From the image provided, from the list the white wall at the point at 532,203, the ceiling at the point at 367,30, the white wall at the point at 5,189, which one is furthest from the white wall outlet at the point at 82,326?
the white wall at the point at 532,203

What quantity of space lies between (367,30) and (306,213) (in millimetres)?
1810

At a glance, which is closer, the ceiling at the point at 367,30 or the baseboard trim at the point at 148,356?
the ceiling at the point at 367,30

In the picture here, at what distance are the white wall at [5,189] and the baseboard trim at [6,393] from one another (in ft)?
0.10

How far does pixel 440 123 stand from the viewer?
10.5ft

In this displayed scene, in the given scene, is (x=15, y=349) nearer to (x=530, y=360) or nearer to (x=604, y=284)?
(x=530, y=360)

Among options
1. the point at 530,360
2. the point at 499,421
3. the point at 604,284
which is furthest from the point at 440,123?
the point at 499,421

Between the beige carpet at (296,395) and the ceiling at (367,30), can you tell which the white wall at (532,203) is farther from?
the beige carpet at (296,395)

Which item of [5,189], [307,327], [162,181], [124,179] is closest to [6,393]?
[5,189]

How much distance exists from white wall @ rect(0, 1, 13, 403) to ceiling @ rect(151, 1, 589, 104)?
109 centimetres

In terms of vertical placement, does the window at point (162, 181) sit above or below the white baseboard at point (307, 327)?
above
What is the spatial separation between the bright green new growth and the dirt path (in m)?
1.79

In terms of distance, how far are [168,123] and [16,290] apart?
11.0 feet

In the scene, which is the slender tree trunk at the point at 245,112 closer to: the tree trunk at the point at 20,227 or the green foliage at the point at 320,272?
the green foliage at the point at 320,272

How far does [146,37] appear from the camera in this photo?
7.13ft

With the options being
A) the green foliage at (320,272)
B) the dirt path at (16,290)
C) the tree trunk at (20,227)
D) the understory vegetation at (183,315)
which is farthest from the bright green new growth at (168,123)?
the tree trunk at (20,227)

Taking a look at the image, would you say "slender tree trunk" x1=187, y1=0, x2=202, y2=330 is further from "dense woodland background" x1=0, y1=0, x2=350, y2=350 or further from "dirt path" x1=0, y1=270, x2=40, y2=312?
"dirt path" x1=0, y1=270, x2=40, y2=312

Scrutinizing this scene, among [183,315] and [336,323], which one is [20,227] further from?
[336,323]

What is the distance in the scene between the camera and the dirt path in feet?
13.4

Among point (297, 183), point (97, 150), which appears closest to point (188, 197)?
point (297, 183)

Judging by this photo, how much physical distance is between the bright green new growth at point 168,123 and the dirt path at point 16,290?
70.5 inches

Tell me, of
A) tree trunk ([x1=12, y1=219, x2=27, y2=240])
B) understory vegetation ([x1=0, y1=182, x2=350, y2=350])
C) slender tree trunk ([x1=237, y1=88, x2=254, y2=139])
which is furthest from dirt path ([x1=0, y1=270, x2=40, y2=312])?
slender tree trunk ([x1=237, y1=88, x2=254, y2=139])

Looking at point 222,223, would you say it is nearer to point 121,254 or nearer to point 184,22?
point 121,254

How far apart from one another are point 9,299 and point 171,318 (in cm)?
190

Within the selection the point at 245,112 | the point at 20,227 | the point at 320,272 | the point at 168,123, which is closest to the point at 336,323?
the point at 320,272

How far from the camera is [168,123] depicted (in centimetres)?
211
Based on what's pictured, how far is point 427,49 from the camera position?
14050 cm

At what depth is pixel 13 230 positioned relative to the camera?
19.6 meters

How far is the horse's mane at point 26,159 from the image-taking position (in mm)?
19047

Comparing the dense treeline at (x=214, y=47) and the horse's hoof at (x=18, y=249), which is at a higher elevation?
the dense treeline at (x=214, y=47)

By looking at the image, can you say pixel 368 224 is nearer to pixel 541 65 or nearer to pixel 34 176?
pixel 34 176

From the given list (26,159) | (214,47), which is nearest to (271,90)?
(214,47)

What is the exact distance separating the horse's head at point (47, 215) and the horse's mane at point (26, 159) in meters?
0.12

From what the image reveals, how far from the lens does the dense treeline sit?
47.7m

* WHAT THE TASK ASKS: Please rewrite the listing above as a numbered list and leave out the blank lines.

* WORKED SOLUTION:
1. From the image provided, from the list the white wall at the point at 532,203, the ceiling at the point at 367,30, the white wall at the point at 5,189, which one is furthest from the white wall outlet at the point at 82,326?
2. the white wall at the point at 532,203
3. What quantity of space lies between (367,30) and (306,213) (in millimetres)?
4. 1810
5. At a glance, which is closer, the ceiling at the point at 367,30 or the baseboard trim at the point at 148,356?
6. the ceiling at the point at 367,30
7. In the picture here, at what distance are the white wall at [5,189] and the baseboard trim at [6,393] from one another (in ft)?
8. 0.10
9. How far does pixel 440 123 stand from the viewer?
10. 10.5ft
11. In this displayed scene, in the given scene, is (x=15, y=349) nearer to (x=530, y=360) or nearer to (x=604, y=284)?
12. (x=530, y=360)
13. Among options
14. 1. the point at 530,360
15. 2. the point at 499,421
16. 3. the point at 604,284
17. which is furthest from the point at 440,123?
18. the point at 499,421
19. Between the beige carpet at (296,395) and the ceiling at (367,30), can you tell which the white wall at (532,203) is farther from?
20. the beige carpet at (296,395)
21. Which item of [5,189], [307,327], [162,181], [124,179] is closest to [6,393]?
22. [5,189]
23. How much distance exists from white wall @ rect(0, 1, 13, 403) to ceiling @ rect(151, 1, 589, 104)?
24. 109 centimetres
25. In terms of vertical placement, does the window at point (162, 181) sit above or below the white baseboard at point (307, 327)?
26. above
27. What is the spatial separation between the bright green new growth and the dirt path (in m)?
28. 1.79
29. In terms of distance, how far are [168,123] and [16,290] apart?
30. 11.0 feet
31. In the scene, which is the slender tree trunk at the point at 245,112 closer to: the tree trunk at the point at 20,227 or the green foliage at the point at 320,272?
32. the green foliage at the point at 320,272
33. How far does [146,37] appear from the camera in this photo?
34. 7.13ft
35. With the options being
36. A) the green foliage at (320,272)
37. B) the dirt path at (16,290)
38. C) the tree trunk at (20,227)
39. D) the understory vegetation at (183,315)
40. which is farthest from the bright green new growth at (168,123)?
41. the tree trunk at (20,227)
42. Taking a look at the image, would you say "slender tree trunk" x1=187, y1=0, x2=202, y2=330 is further from "dense woodland background" x1=0, y1=0, x2=350, y2=350 or further from "dirt path" x1=0, y1=270, x2=40, y2=312?
43. "dirt path" x1=0, y1=270, x2=40, y2=312
44. Scrutinizing this scene, among [183,315] and [336,323], which one is [20,227] further from?
45. [336,323]
46. What is the distance in the scene between the camera and the dirt path in feet?
47. 13.4
48. Among point (297, 183), point (97, 150), which appears closest to point (188, 197)?
49. point (297, 183)
50. Judging by this photo, how much physical distance is between the bright green new growth at point 168,123 and the dirt path at point 16,290?
51. 70.5 inches
52. Tell me, of
53. A) tree trunk ([x1=12, y1=219, x2=27, y2=240])
54. B) understory vegetation ([x1=0, y1=182, x2=350, y2=350])
55. C) slender tree trunk ([x1=237, y1=88, x2=254, y2=139])
56. which is furthest from dirt path ([x1=0, y1=270, x2=40, y2=312])?
57. slender tree trunk ([x1=237, y1=88, x2=254, y2=139])
58. Looking at point 222,223, would you say it is nearer to point 121,254 or nearer to point 184,22?
59. point 121,254
60. How far apart from one another are point 9,299 and point 171,318 (in cm)?
61. 190
62. Within the selection the point at 245,112 | the point at 20,227 | the point at 320,272 | the point at 168,123, which is closest to the point at 336,323?
63. the point at 320,272
64. How far from the camera is [168,123] depicted (in centimetres)?
65. 211
66. Based on what's pictured, how far is point 427,49 from the camera position?
67. 14050 cm
68. At what depth is pixel 13 230 positioned relative to the camera?
69. 19.6 meters
70. How far is the horse's mane at point 26,159 from the image-taking position (in mm)?
71. 19047
72. Comparing the dense treeline at (x=214, y=47) and the horse's hoof at (x=18, y=249), which is at a higher elevation?
73. the dense treeline at (x=214, y=47)
74. By looking at the image, can you say pixel 368 224 is nearer to pixel 541 65 or nearer to pixel 34 176?
75. pixel 34 176
76. From the given list (26,159) | (214,47), which is nearest to (271,90)?
77. (214,47)
78. What is the exact distance separating the horse's head at point (47, 215) and the horse's mane at point (26, 159) in meters?
79. 0.12
80. From what the image reveals, how far from the lens does the dense treeline sit?
81. 47.7m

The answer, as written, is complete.